O museu assume-se como nacional, já que pretende abarcar um património comum a todo o País, e não apenas uma realidade local. Os mentores do projecto tentaram "conjugar a tradição e a modernidade, para renovar a consciência colectiva".
Numa era marcada pela forte globalização, projectos deste tipo potenciam o reforço da identidade e da especificidade de cada cultura.




Mascote, comboio e rotas turísticas



O museu também tem uma mascote: o boneco de um cão da Serra da Estrela em tamanho gigante. O objectivo é fazer animação de rua e possibilitar às crianças tirarem fotografias para mais tarde recordar.
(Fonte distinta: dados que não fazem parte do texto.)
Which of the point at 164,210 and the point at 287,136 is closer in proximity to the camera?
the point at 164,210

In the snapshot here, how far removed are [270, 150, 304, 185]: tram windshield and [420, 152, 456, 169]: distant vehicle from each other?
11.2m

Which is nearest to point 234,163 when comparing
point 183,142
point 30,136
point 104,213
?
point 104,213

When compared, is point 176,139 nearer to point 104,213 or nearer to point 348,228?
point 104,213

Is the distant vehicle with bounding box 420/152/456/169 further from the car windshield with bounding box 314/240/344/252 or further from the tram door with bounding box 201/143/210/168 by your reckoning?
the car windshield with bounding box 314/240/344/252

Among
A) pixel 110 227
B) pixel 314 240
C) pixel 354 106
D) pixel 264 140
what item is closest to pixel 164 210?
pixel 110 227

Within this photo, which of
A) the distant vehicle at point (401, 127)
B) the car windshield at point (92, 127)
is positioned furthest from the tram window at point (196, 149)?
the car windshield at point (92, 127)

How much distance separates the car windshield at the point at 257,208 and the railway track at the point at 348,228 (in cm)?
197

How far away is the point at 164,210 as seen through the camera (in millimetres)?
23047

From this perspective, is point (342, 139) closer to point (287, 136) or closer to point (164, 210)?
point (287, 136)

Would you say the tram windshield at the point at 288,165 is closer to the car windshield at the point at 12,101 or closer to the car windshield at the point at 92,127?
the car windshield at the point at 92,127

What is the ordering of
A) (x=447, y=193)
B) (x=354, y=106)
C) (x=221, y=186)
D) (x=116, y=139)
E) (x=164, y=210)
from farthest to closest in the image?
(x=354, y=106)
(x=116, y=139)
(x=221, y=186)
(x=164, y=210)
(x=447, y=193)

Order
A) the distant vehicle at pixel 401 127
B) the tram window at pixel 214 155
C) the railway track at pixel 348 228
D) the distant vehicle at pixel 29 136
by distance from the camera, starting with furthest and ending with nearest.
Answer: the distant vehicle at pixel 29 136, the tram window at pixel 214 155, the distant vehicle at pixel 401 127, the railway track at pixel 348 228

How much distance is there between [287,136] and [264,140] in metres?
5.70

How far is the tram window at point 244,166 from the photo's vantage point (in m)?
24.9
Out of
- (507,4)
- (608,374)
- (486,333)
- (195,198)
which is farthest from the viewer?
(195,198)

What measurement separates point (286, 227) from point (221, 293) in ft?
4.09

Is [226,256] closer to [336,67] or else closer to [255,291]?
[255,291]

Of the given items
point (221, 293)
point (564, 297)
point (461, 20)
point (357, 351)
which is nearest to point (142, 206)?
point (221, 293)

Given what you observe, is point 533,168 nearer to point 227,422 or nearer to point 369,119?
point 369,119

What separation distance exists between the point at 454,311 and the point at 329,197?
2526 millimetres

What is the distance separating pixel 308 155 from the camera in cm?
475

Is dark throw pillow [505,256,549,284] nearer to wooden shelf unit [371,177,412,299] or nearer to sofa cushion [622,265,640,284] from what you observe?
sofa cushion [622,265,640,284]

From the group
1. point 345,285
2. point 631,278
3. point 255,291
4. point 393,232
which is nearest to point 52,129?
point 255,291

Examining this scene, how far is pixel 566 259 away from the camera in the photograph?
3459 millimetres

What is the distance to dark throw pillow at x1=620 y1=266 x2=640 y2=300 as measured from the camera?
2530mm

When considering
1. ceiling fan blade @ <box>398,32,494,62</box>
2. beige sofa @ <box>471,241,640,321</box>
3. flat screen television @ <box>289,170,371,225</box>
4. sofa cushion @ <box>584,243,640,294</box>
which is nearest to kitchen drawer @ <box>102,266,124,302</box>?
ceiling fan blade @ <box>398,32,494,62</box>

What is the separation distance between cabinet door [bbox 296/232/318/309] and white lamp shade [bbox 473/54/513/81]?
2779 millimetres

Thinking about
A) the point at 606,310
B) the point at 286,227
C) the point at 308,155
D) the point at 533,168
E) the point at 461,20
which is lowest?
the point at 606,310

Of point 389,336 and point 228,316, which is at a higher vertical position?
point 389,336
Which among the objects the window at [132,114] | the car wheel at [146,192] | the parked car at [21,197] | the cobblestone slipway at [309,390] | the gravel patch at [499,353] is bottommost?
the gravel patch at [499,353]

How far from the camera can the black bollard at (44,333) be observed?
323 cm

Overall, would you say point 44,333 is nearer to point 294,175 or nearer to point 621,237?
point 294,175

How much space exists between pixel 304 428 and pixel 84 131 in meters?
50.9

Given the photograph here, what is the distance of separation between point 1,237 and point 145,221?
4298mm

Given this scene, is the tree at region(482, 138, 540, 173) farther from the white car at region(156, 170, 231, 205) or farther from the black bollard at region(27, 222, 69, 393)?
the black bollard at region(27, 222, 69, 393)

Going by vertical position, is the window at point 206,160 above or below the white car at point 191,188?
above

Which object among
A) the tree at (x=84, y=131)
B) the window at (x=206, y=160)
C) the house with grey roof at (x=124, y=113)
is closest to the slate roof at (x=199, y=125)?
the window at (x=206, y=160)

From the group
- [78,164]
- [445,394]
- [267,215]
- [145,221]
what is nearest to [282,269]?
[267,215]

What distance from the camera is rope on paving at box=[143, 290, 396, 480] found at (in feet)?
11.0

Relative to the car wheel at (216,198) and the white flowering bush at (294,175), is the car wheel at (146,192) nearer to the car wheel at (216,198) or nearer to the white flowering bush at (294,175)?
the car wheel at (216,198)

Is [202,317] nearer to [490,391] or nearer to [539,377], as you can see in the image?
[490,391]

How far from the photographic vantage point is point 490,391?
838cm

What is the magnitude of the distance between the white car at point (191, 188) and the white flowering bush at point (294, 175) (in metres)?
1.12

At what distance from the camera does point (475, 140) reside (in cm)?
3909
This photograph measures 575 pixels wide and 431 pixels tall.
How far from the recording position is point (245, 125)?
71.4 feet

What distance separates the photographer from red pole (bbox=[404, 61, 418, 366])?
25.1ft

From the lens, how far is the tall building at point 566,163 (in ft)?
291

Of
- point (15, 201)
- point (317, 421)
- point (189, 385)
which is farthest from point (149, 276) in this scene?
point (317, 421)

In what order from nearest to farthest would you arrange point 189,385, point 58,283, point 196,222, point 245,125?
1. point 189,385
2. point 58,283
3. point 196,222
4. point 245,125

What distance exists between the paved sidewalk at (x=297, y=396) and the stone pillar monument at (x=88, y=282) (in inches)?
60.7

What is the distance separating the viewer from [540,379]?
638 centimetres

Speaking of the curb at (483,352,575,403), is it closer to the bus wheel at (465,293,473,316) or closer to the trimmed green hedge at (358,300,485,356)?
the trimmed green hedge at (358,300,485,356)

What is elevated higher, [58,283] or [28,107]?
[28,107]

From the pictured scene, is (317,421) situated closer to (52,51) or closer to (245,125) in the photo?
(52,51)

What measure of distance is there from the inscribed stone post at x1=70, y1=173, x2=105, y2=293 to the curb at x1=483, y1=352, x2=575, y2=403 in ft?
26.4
Mas as ideias não param. Uma delas é o comboio que transporta as pessoas de Seia até ao Museu. A sua utilização prende-se com o facto de os autocarros não poderem circular no acesso àquele espaço.
Outro dos projectos é a criação de rotas turísticas. Procura-se que as pessoas, mesmo que não visitem o resto da Serra da Estrela, possam conhecê-la melhor através de um passeio turístico. Ficam assim a ter a noção da agricultura característica da região, passando por uma queijaria, um moinho e uma padaria ancestral.